*** SELECTED EXTRACT ***

# Small dog trailer to pull behind 4 wheeler?



## Brian walker (Nov 17, 2008)

Anyone have any pics of any small trailers yall use to haul dogs in and out the woods behind the 4 wheeler? looking to build one and just wondering if anyone had any pictures i could see to get ideas? thanks


----------



## Corey (Nov 18, 2008)

It was in my head but could not tell you so 
I did this  ( I know im a nerd)


----------



## curdogsforhogs (Nov 19, 2008)

Beagles or hound/curdogs   shouldnt matter I guess. I have one on a 5x10 with room on back to put the 4 wheeler to pull them both home...no pictures though sorry


----------



## creeksidelc (Dec 9, 2008)

Here is one I have for sale.  You can pull it behind the truck but it is plenty small enough to pull behind a 4 wheeler too.  $600


----------



## thomas williams (Dec 10, 2008)

Whats the black pipe in the last pic for?


----------



## briguyz71 (Dec 10, 2008)

I believe its a water tank.


----------



## Buck Rabbit (Dec 11, 2008)

Here is the one i built, works great


----------



## creeksidelc (Dec 11, 2008)

Yes, its a water tank attached to a spicket on the side


----------

***

## WHAT IS NEEDED
Please give the asking price of the trailer that creeksidelc offers for sale in the dog trailer thread.

*** ENTRIES SHOWN ***

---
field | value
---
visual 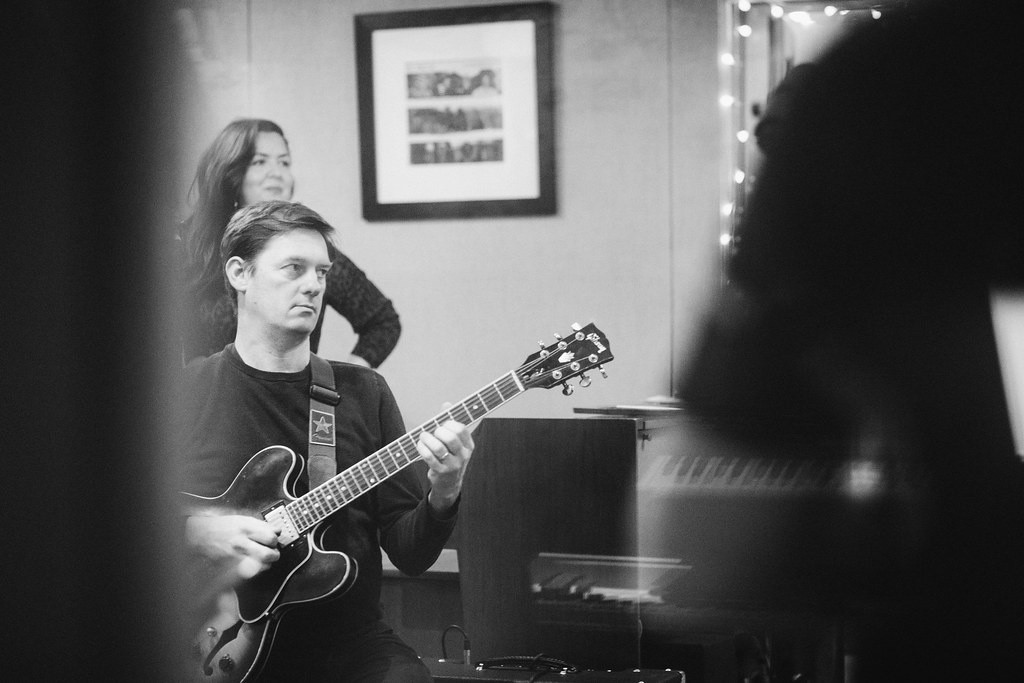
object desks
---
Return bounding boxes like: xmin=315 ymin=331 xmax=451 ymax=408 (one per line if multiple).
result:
xmin=379 ymin=546 xmax=464 ymax=658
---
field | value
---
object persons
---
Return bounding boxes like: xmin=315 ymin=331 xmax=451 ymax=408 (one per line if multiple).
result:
xmin=171 ymin=119 xmax=401 ymax=369
xmin=172 ymin=200 xmax=474 ymax=683
xmin=682 ymin=0 xmax=1024 ymax=683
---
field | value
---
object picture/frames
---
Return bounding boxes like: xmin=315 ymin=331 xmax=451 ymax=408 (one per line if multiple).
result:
xmin=353 ymin=2 xmax=555 ymax=224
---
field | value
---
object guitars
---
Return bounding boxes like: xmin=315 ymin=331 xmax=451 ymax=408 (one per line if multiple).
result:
xmin=176 ymin=318 xmax=616 ymax=683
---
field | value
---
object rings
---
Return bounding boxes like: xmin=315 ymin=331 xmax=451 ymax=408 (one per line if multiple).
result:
xmin=439 ymin=451 xmax=450 ymax=461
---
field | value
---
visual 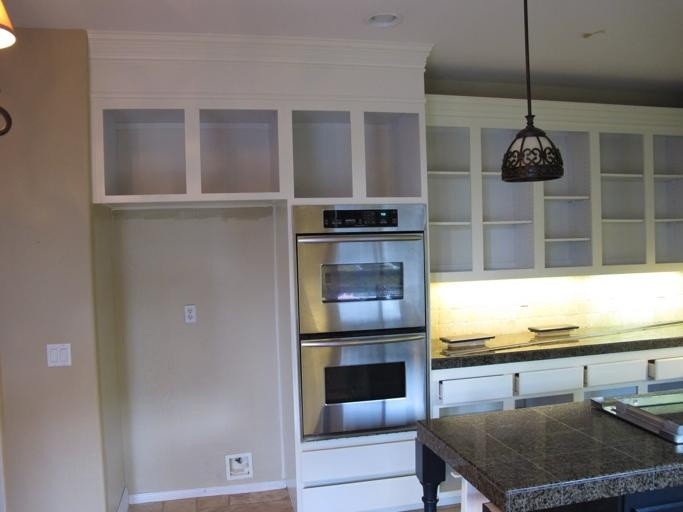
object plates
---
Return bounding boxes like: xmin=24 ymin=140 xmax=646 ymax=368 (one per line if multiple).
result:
xmin=528 ymin=325 xmax=579 ymax=337
xmin=439 ymin=334 xmax=495 ymax=348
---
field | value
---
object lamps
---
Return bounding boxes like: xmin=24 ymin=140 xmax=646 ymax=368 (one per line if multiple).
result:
xmin=501 ymin=0 xmax=565 ymax=184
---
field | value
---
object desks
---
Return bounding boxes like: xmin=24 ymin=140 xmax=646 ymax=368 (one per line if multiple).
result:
xmin=411 ymin=392 xmax=682 ymax=511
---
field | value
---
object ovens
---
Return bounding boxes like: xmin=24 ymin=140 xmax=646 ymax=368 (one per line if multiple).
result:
xmin=294 ymin=207 xmax=431 ymax=444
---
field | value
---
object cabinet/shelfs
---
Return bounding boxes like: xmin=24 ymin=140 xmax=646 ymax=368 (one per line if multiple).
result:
xmin=287 ymin=203 xmax=437 ymax=512
xmin=422 ymin=99 xmax=683 ymax=283
xmin=90 ymin=95 xmax=428 ymax=201
xmin=430 ymin=346 xmax=683 ymax=418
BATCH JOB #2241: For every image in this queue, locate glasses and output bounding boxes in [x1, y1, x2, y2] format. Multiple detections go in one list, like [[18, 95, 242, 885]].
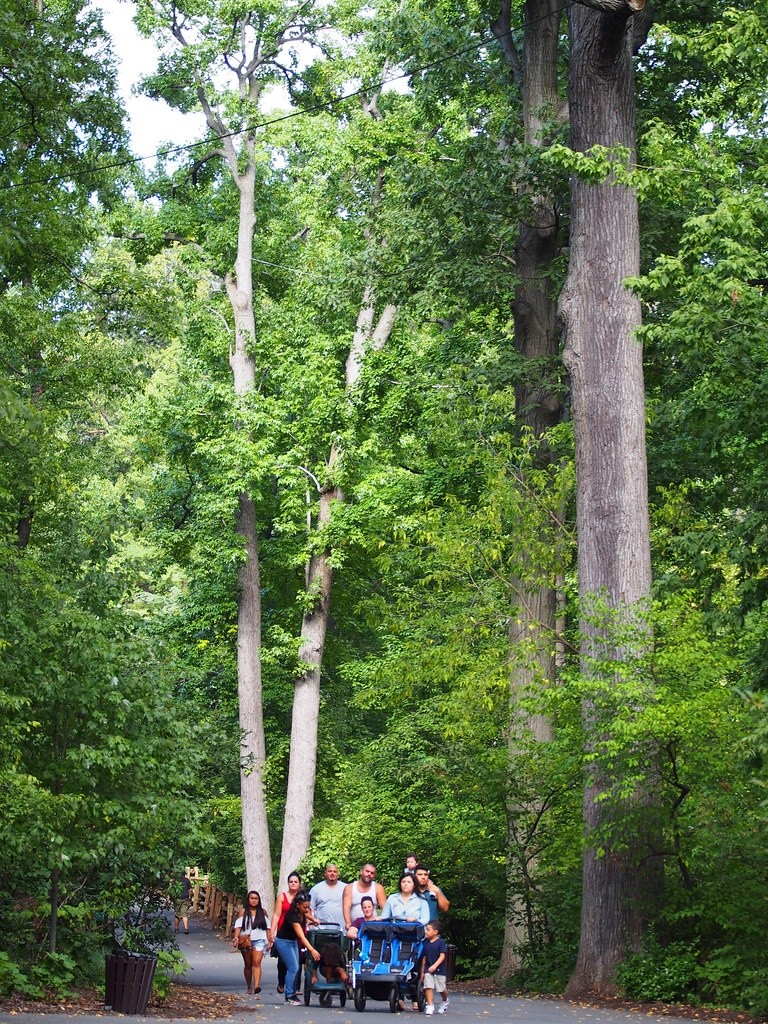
[[297, 894, 311, 901]]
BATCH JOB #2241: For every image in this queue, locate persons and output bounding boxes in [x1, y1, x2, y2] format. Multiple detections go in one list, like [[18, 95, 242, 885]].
[[418, 921, 450, 1015], [232, 890, 273, 994], [269, 854, 451, 1015], [166, 877, 193, 935]]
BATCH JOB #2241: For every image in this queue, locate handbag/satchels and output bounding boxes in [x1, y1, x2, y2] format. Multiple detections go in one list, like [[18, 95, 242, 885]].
[[237, 934, 252, 950]]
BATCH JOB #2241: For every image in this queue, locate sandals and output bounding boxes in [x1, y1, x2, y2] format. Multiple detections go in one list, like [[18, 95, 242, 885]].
[[295, 990, 303, 995], [277, 984, 284, 993]]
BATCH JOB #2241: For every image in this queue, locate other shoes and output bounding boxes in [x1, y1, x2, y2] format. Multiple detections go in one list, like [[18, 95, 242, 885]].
[[429, 892, 438, 900], [398, 1000, 404, 1010], [174, 928, 178, 934], [184, 928, 190, 934], [413, 1002, 418, 1009], [254, 986, 261, 995], [246, 988, 252, 994]]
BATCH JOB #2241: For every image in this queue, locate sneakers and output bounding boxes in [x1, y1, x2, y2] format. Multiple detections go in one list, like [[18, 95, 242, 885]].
[[437, 998, 450, 1014], [284, 994, 302, 1005], [425, 1002, 434, 1014]]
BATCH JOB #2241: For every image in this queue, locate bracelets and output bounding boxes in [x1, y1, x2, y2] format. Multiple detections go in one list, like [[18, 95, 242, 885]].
[[233, 937, 239, 941]]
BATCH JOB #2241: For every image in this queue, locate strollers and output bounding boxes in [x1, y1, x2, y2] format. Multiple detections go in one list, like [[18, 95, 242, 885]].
[[350, 917, 427, 1014], [304, 922, 352, 1009]]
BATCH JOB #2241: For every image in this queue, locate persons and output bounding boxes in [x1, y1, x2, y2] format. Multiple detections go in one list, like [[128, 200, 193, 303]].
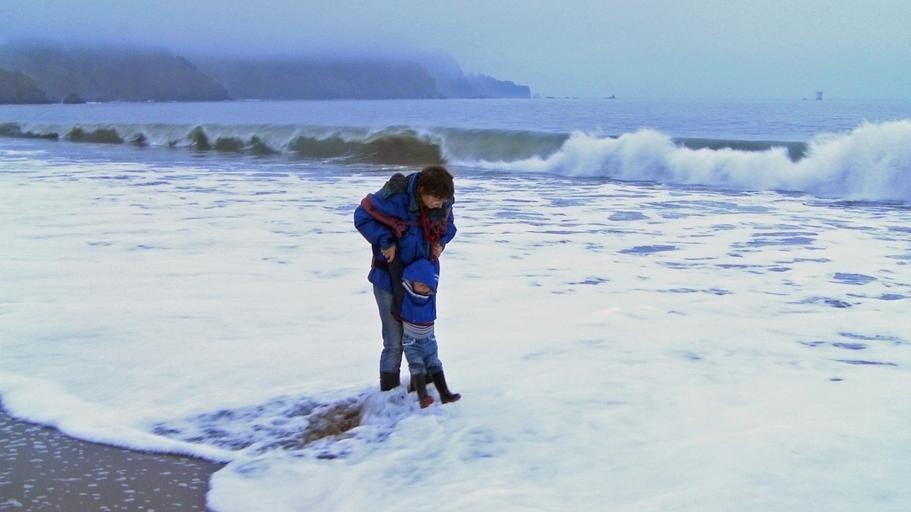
[[387, 245, 461, 409], [354, 167, 457, 391]]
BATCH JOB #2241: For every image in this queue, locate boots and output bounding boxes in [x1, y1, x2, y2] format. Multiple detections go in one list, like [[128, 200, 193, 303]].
[[432, 370, 461, 404], [413, 373, 434, 409]]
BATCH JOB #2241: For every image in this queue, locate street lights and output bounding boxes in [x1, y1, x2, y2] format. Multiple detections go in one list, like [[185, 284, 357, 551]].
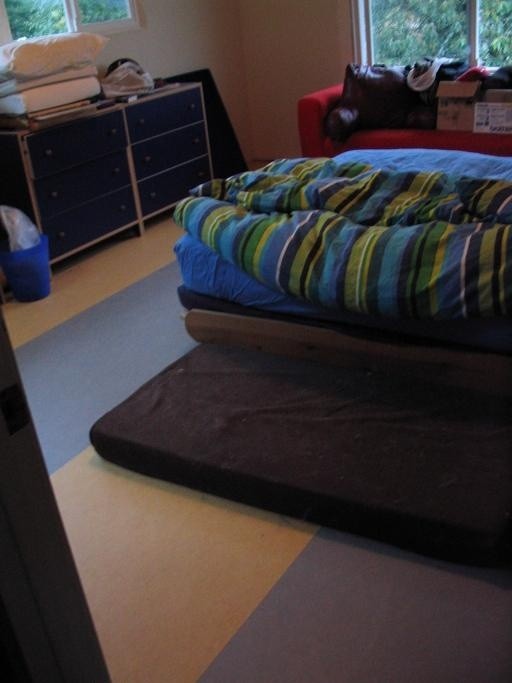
[[342, 64, 404, 112]]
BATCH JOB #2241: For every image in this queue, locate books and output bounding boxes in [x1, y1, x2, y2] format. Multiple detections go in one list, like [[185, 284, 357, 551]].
[[435, 79, 511, 134]]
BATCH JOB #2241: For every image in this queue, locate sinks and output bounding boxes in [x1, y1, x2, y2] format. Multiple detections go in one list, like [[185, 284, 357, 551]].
[[296, 66, 510, 156]]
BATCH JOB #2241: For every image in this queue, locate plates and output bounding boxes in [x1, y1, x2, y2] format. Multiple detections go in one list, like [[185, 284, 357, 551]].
[[0, 78, 214, 274]]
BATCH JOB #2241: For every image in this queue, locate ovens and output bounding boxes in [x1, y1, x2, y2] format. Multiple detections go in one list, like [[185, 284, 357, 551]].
[[171, 148, 511, 380]]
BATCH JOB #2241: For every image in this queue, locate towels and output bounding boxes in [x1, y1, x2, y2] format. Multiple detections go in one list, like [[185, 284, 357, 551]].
[[0, 234, 51, 303]]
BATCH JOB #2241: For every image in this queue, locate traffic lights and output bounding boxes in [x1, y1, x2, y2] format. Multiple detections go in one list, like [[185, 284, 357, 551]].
[[0, 32, 111, 80]]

***

## EXERCISE RESPONSE
$600